Il Profeta meditò a lungo. Poi, mentre il sole tramontava al di là delle sabbie, si mise a piangere.

L’indomani, all’alba, mentre Maometto ed il suo seguito riprendevano il loro cammino verso la lontana Medina, videro pallidi fiori cresciuti in mezzo alla pista. Nessuno li colse.

Da allora, in quella regione di Hedjaz, nella lontana Arabia, si dice che quando un bambino muore, in qualsiasi parte del mondo, Dio versa una lacrima. Laddove essa tocca la terra, durante la notte, un fiore nasce.

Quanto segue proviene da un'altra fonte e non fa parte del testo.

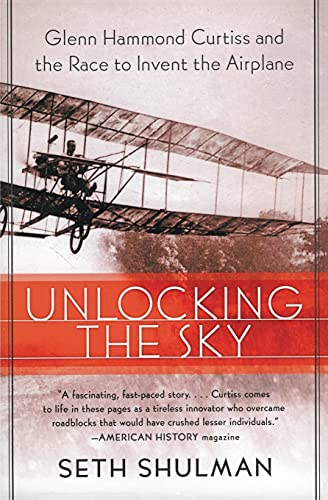 9780060956158: Unlocking the Sky: Glenn Hammond Curtiss and the Race to Invent the Airplane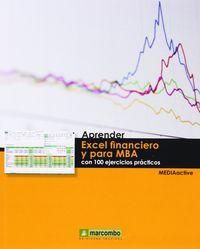 Aprender Excel Financiero Y Para Mba - Con 100 Ejercicios Practicos - Aa. Vv.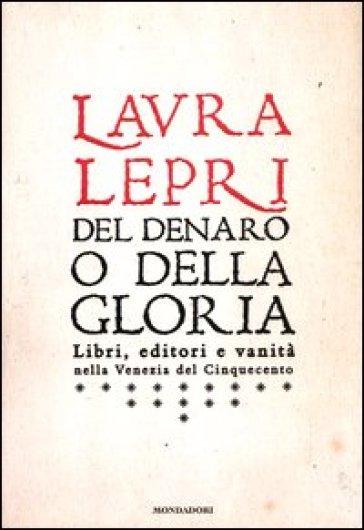 Del denaro o della gloria. Libri, editori e vanità nella Venezia del Cinquecento - Laura Lepri  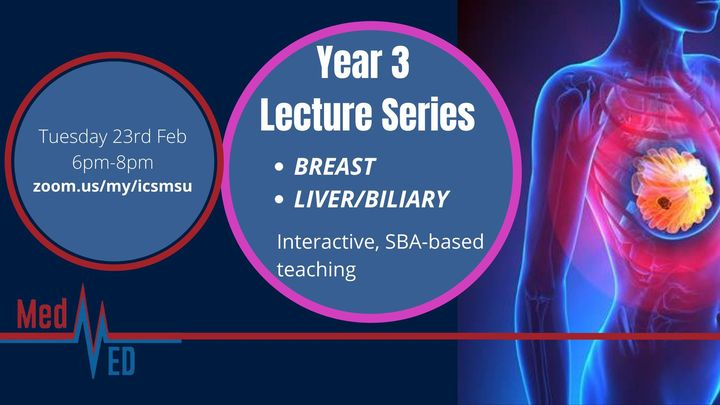 Year 3 Lecture Series: Breast and Liver/Biliary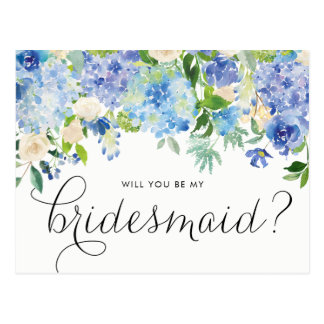 Watercolor Blue Hydrangeas Floral Be My Bridesmaid Postcard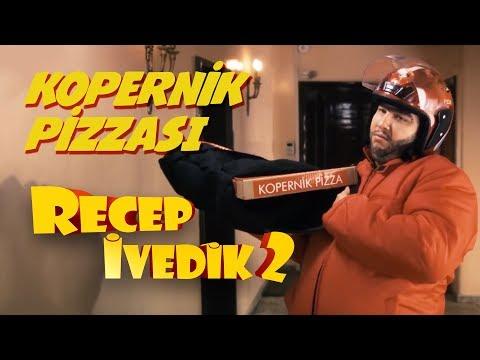 Kopernik Pizzası | Recep İvedik 2
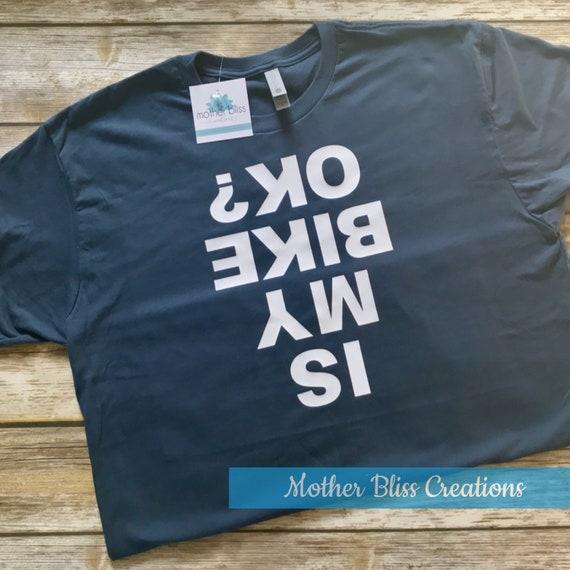 "Triathlon Upside Down ""Is My Bike OK"" Funny Shirt | Run Bike Swim | Tri Tee | Triathlon Lover"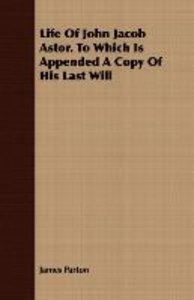 Life of John Jacob Astor. to Which Is Appended a Copy of His Las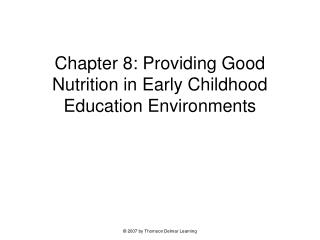 Chapter 8: Providing Good Nutrition in Early Childhood Education Environments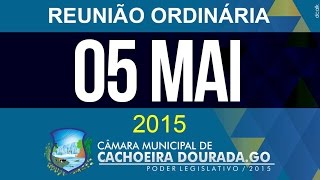05 de maio de 2015 - Reunião Ordinária da Câmara Municipal de Cachoeira Dourada - Goiás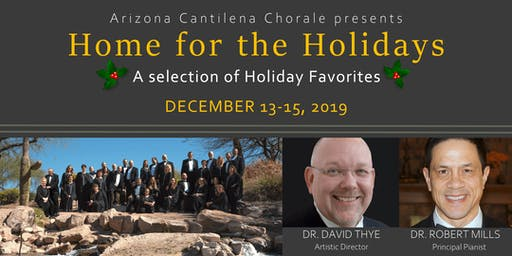 "Arizona Cantilena Chorale presents ""Home for the Holidays"""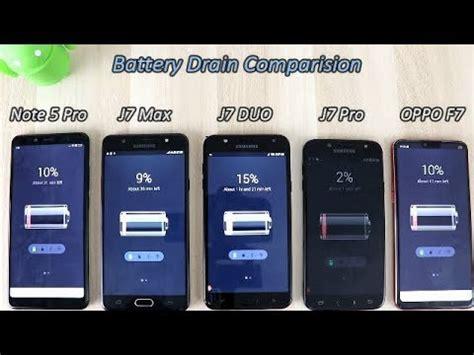 Samsung F 7 Samsung J7 Duo Vs J7 Max Vs J7 Pro Vs Note 5 Pro Vs Oppo F7 Battery Drain Comparision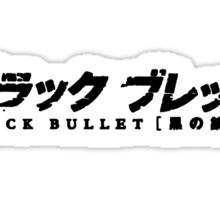 Black Bullet Sticker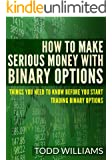 How To Make Serious Money With Binary Options: Things You Need To Know Before You Start Trading Binary Options (Day Trading, Passive Income, Day Trading ... Options, Binary Options Trading Book 1)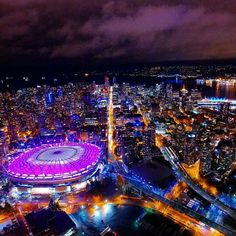 Aerial View of BC Place Stadium at night… Vancouver Seattle, Vancouver Vacation, Vancouver Island, City Lights At Night, Night City, West Coast Canada, Bc Place, O Canada, Quebec City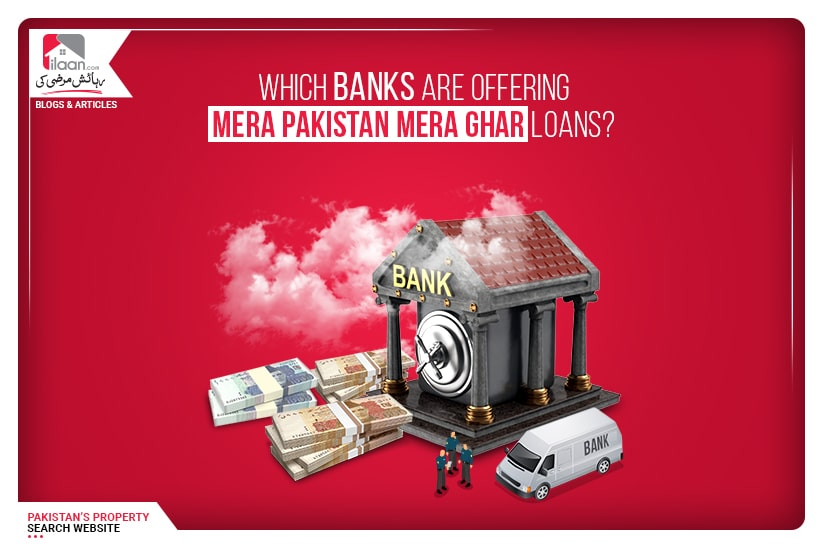 Which Banks are offering Mera Pakistan Mera Ghar Loans?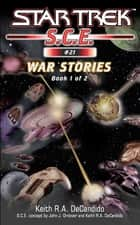 War Stories Book 1 ebook by Keith R. A. DeCandido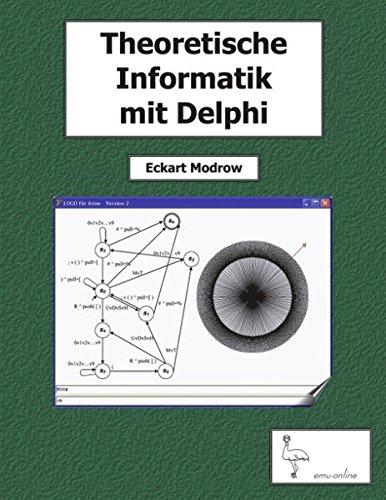 Theoretische Informatik mit Delphi für Unterricht und Selbststudium (German Edition) by Modrow Eckart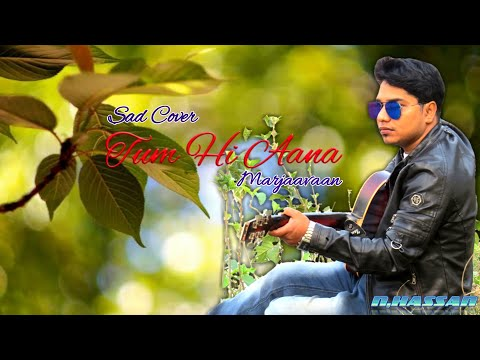 tum-hi-aana-|-full-video-song-|-marjaavaan-|-n-hassan-|-sad-cover-|-payel-dev-|-jubin-nautiyal
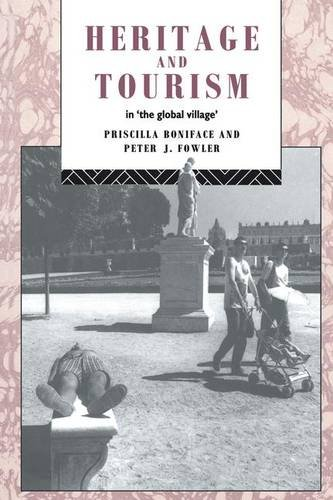 9781138142411: Heritage and Tourism in The Global Village (Heritage: Care-Preservation-Management)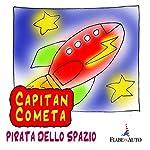Capitan Cometa, pirata dello spazio | Giacomo Brunoro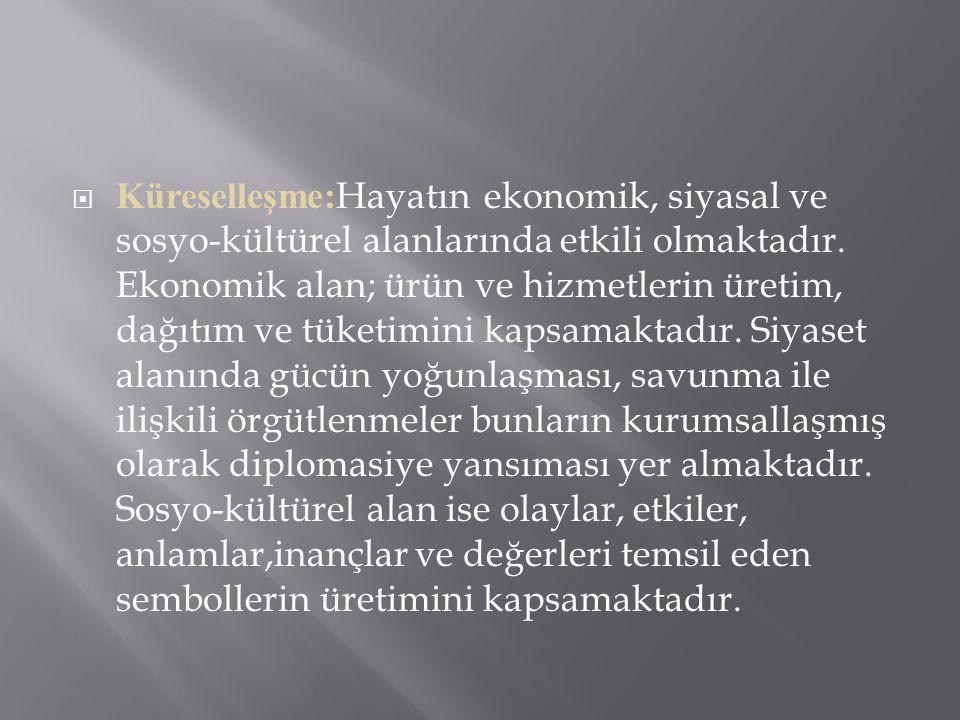  Küreselleşme: Hayatın ekonomik, siyasal ve sosyo-kültürel alanlarında etkili olmaktadır.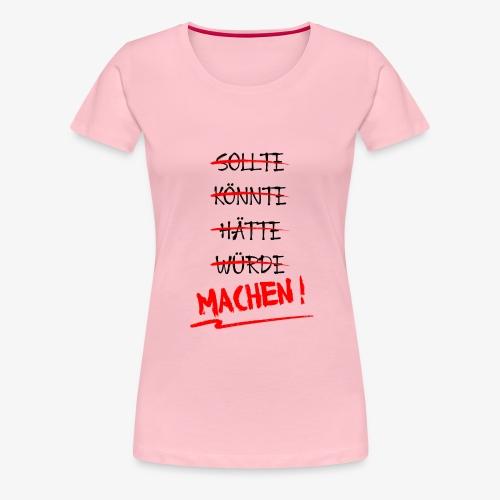 Sollte hätte würde ? Machen ! - Frauen Premium T-Shirt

Il vecchio eremita dell’Oued Seguelin, chiuse il suo libro, terminò di bere il the, si alzò e disperdendo con i piedi le ultime braci accese, rientrò nella tenda.

In quel tempo non conoscevo, come ora, la sventura, madre di una tristezza che mi avrebbe accompagnato per i restanti giorni della mia vita.

E oggi, dopo quarant’anni, è riaffiorata alla memoria questa storia della mia giovinezza, vissuta al di là del mare, in un mondo desolato dove la sopravvivenza è alimentata in gran parte dalla fede e dalla forza dello spirito. Oggi, in cui tu ragazzo mio, hai visto la Vita svanire in uno stupido incidente, mentre l’amavi, la sentivi, la realizzavi.

E ho voluto raccontarvela, o amici, per chiedervi di non cogliere mai, nelle vostre passeggiate campestri, quei fiori che nascono fuori dei boschi, su di un sentiero o sui suoi bordi.

Sono fiori di lacrime, come affermava il vecchio Marabut.